Philippines: Growth slows to three-year low in Q2 on higher imports
The economy decelerated markedly in the second quarter, with annualized GDP growth reaching a three-year low of just 6.0%. The reading was lower than Q1’s downwardly revised 6.6% growth (previously reported: +6.8% year-on-year) and significantly undershot market analysts’ expectations of 6.7%. The deceleration was largely due to the external sector, which posted a large negative growth contribution as imports surged, while the momentum of the domestic economy remained strong.
Indeed, domestic consumption dynamics were largely steady in the second quarter, despite mounting inflationary pressures which weighed on purchasing power. Private consumption growth came in at 5.6%, down slightly from Q1’s 5.7% print, while government consumption slowed from the 13.6% growth logged in Q1 to 11.9% in Q2. This marked the third consecutive quarter of double-digit growth in public expenditure, largely thanks to the government’s infrastructure investment program. Overall, total consumption growth in Q2 reached 6.6%, down from Q1’s 6.7%. Meanwhile, the government’s infrastructure plan also boosted fixed investment spending growth, which accelerated significantly from 8.8% in Q1 to 21.2% in Q2.
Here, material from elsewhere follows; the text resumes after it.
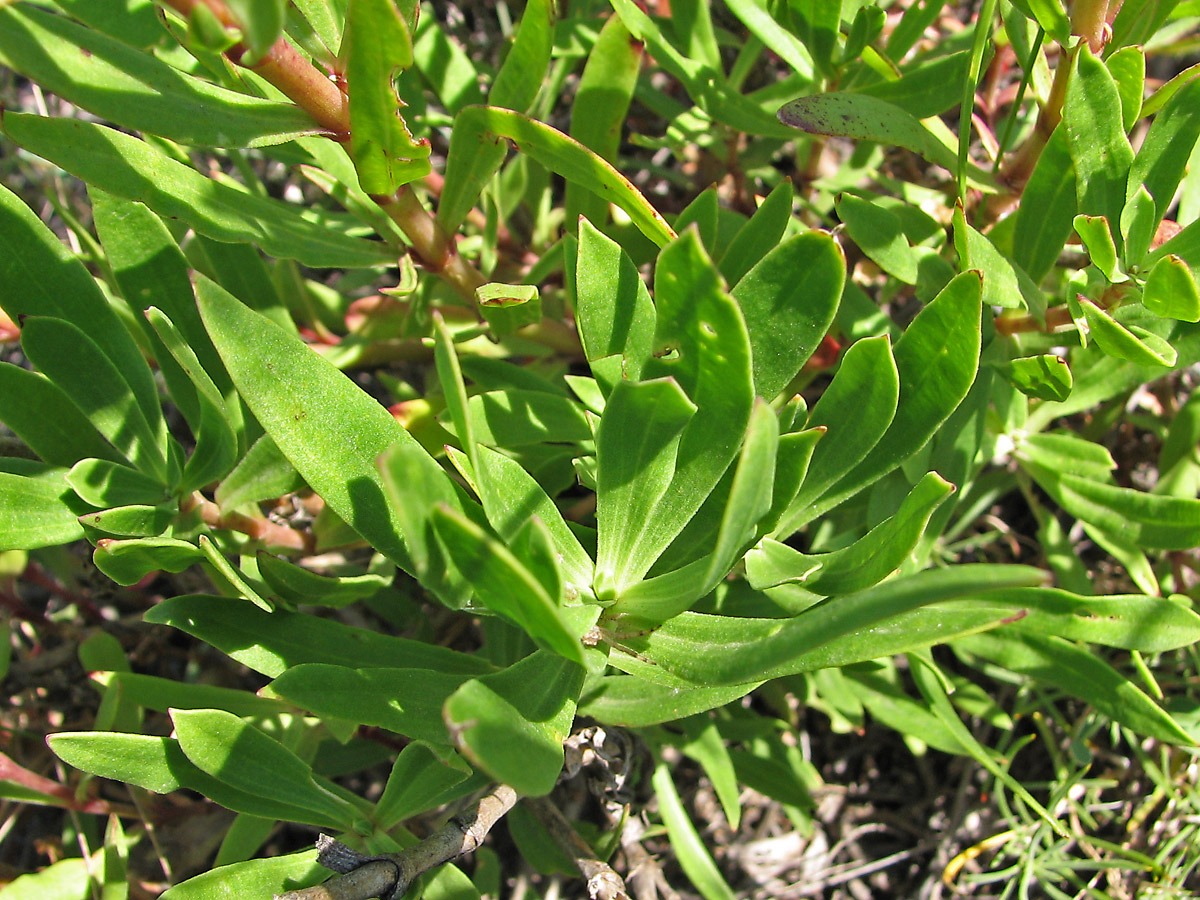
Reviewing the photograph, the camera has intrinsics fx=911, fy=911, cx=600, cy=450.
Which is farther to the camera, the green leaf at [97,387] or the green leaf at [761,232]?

However, while higher government spending benefited domestic dynamics, it also contributed to the deterioration of the external account. Although growth in exports recovered from Q1’s weak print of 6.5% to a more robust 13.0% in Q2, import growth surged in the same period, from 9.6% in Q1 to 19.7% in Q2, notably as more capital goods were imported for the construction of public infrastructure. Government officials also indicated that the closure of the highly touristic island of Boracay in early April put a dent in the growth of services exports, which increased only 9.6% year-on-year after growing 16.4% in Q1. Overall, these effects led the external sector to post another negative contribution to GDP growth.